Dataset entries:

= = =

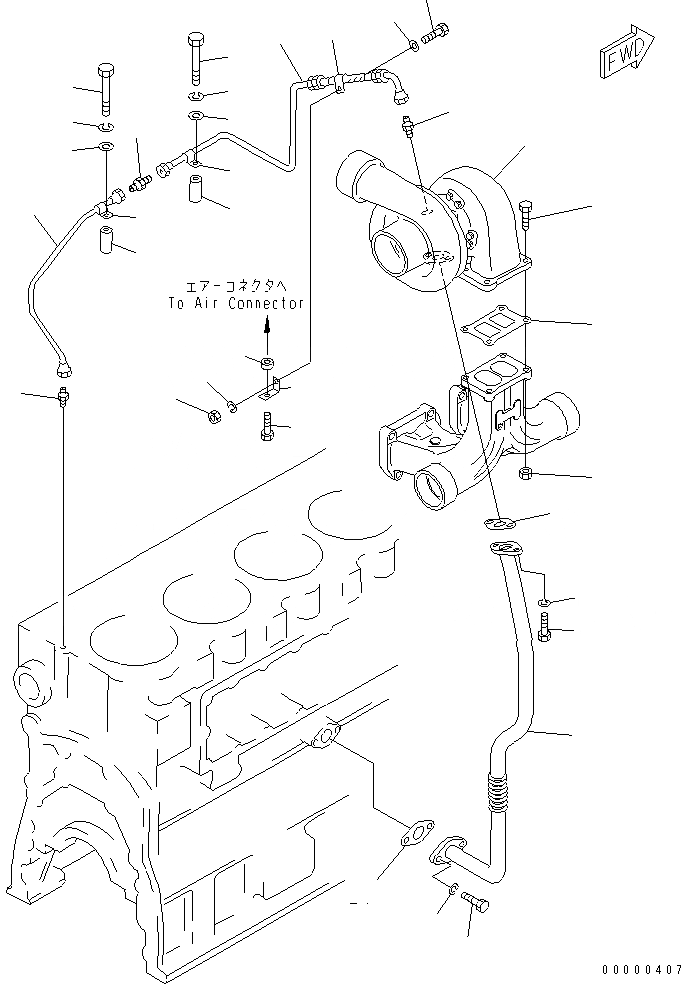 FWD

エアーコネクタへ
To Air Connector

00000407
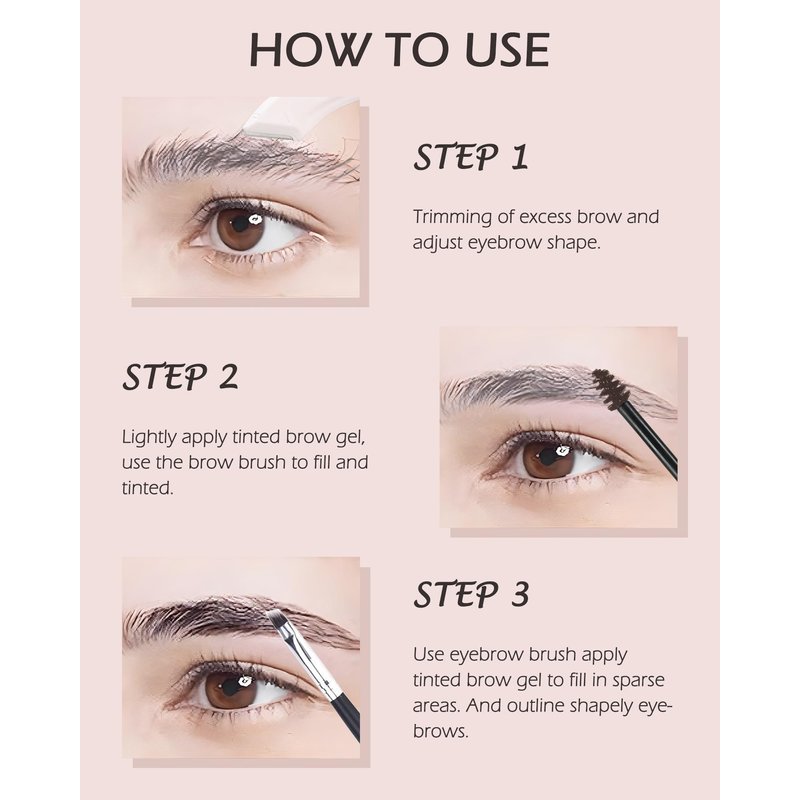 HOW TO USE

STEP 1

Trimming of excess brow and adjust eyebrow shape.

STEP 2

Lightly apply tinted brow gel, use the brow brush to fill and tinted.

STEP 3

Use eyebrow brush apply tinted brow gel to fill in sparse areas. And outline shapely eyebrows.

= = =

Directions:
Output a faithful copy of the data, with each picture left out.

Output for this task:
 FWD

エアーコネクタへ
To Air Connector

00000407
 HOW TO USE

STEP 1

Trimming of excess brow and adjust eyebrow shape.

STEP 2

Lightly apply tinted brow gel, use the brow brush to fill and tinted.

STEP 3

Use eyebrow brush apply tinted brow gel to fill in sparse areas. And outline shapely eyebrows.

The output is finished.